▶ _QUOTED PASSAGE_
Uranium (U) is a redox-sensitive element whose mobility in its oxidized state (U(VI)) is typically greater than in its reduced state (U(IV)). The mobility of uranium can also be affected by pH, alkalinity, presence/absence of clays and/or organic matter, and the physical nature of porous media, e.g., single-porosity granular versus dual-porosity fractured porous media. The objective of the uranium mobility research is to characterize the mechanisms, e.g., advection, molecular diffusion, mechanical dispersion, sorption/desorption, precipitation/dissolution, and matrix diffusion that control its mass transport to better inform predictive numerical models at select sites associated with the United States Department of Energy Office of Legacy Management.
The Paradis lab recently published its first peer-reviewed scientific article from research funded by Legacy Management at the Grand Junction site in Colorado, entitled, “Field experiments of surface water to groundwater recharge to characterize the mobility of uranium and vanadium at a former mill tailing site“. The Paradis lab plans to conduct similar research at the Riverton site in Wyoming in the summer of 2020.

Collection entries
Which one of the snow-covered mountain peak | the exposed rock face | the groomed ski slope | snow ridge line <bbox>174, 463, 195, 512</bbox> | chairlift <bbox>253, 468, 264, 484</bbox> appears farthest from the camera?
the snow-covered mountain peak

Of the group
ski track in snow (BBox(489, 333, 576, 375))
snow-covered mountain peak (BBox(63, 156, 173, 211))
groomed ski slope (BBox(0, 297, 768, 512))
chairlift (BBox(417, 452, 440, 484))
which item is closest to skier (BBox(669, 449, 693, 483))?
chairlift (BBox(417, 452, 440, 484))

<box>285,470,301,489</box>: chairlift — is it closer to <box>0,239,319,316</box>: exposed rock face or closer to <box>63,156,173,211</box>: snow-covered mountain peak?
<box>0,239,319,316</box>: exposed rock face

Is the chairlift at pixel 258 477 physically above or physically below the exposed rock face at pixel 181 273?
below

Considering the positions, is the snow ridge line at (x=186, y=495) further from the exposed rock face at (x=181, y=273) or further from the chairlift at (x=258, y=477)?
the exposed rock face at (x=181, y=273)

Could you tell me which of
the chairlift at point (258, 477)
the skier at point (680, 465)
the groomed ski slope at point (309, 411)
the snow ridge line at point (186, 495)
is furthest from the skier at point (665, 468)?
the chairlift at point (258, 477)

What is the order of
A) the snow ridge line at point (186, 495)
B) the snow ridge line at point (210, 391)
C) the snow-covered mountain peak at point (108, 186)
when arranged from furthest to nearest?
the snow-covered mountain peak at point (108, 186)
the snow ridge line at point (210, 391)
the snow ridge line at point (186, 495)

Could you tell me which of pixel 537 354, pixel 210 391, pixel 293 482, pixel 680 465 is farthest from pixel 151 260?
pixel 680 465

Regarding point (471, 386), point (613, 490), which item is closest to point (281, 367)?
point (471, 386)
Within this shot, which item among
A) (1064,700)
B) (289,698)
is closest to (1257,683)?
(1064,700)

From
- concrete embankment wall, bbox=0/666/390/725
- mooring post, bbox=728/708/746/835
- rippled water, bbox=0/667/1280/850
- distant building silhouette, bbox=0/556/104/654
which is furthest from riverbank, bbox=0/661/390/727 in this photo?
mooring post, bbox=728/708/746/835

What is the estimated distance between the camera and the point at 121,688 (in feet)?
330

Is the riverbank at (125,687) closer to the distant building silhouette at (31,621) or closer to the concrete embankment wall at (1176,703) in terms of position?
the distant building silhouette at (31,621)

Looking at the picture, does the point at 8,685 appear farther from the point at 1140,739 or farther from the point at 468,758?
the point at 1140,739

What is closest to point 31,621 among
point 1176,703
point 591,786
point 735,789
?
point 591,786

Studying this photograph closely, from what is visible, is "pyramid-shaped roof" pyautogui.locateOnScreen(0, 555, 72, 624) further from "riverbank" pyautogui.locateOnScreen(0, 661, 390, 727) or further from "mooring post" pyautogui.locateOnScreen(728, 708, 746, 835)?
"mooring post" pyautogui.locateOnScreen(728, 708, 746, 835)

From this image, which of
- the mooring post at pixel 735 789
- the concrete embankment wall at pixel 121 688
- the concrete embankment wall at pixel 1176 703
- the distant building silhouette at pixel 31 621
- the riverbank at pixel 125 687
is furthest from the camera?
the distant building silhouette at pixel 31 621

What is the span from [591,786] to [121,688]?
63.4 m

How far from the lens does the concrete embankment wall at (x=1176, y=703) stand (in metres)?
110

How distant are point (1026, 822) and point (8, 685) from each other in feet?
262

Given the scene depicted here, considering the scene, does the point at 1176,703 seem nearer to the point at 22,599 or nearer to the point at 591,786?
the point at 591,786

▶ _THE TASK_
Decide whether each statement below agrees with the passage on uranium mobility, answering yes or no and quoting the exact words of the passage that settle it. (a) Uranium is typically more mobile in its reduced state than in its oxidized state. (b) The Paradis lab's first peer-reviewed article came from research at the Grand Junction site in Colorado. (c) The Paradis lab plans to carry out similar research at the Riverton site in Wyoming in the summer of 2020.

▶ _YOUR SOLUTION_
(a) No: "whose mobility in its oxidized state (U(VI)) is typically greater than in its reduced state (U(IV))"
(b) Yes: "published its first peer-reviewed scientific article from research funded by Legacy Management at the Grand Junction site in Colorado"
(c) Yes: "plans to conduct similar research at the Riverton site in Wyoming in the summer of 2020"